Recast the listing below as a JSON list of strings, one string per line, with blank lines and the pictures left out.

SUPPLIED MATERIAL –
◆ ◆ ◆ ◆ ◆ ◆ ◆
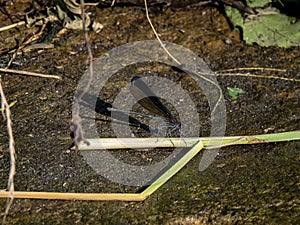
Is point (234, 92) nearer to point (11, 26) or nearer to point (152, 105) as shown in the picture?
point (152, 105)

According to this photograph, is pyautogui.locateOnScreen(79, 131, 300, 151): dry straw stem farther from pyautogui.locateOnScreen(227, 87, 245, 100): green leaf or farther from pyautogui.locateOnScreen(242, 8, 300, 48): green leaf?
pyautogui.locateOnScreen(242, 8, 300, 48): green leaf

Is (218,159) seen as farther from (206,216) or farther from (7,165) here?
(7,165)

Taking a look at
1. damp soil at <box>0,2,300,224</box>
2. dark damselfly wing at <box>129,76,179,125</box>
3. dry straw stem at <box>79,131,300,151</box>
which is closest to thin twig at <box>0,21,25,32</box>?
damp soil at <box>0,2,300,224</box>

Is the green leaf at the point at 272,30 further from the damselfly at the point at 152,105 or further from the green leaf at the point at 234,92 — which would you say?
the damselfly at the point at 152,105

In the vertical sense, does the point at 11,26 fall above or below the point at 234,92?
above

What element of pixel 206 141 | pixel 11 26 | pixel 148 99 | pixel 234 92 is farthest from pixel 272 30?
pixel 11 26

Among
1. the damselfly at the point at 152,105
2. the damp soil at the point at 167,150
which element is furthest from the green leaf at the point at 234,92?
the damselfly at the point at 152,105

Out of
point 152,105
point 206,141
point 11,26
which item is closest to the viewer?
point 206,141
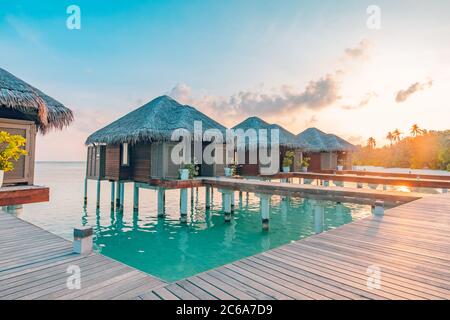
◆ ◆ ◆ ◆ ◆ ◆ ◆
ANSWER TO THIS TASK –
[
  "Is point (234, 92) nearer to point (11, 26) or nearer to point (152, 105) as shown in the picture?",
  "point (152, 105)",
  "According to this photograph, is pyautogui.locateOnScreen(79, 131, 300, 151): dry straw stem farther from pyautogui.locateOnScreen(227, 87, 245, 100): green leaf or farther from pyautogui.locateOnScreen(242, 8, 300, 48): green leaf?",
  "pyautogui.locateOnScreen(242, 8, 300, 48): green leaf",
  "Is (218,159) seen as farther from (206,216) or farther from (7,165) here?",
  "(7,165)",
  "Taking a look at",
  "1. damp soil at <box>0,2,300,224</box>",
  "2. dark damselfly wing at <box>129,76,179,125</box>",
  "3. dry straw stem at <box>79,131,300,151</box>",
  "which is closest to thin twig at <box>0,21,25,32</box>?",
  "damp soil at <box>0,2,300,224</box>",
  "Is the green leaf at the point at 272,30 further from the damselfly at the point at 152,105 or further from the green leaf at the point at 234,92 — which would you say?",
  "the damselfly at the point at 152,105",
  "In the vertical sense, does the point at 11,26 fall above or below the point at 234,92?",
  "above",
  "What element of pixel 206 141 | pixel 11 26 | pixel 148 99 | pixel 234 92 is farthest from pixel 272 30?",
  "pixel 11 26",
  "Among",
  "1. the damselfly at the point at 152,105",
  "2. the damp soil at the point at 167,150",
  "which element is furthest from the green leaf at the point at 234,92?",
  "the damselfly at the point at 152,105",
  "Out of",
  "point 152,105",
  "point 206,141",
  "point 11,26",
  "which item is closest to the viewer?",
  "point 206,141"
]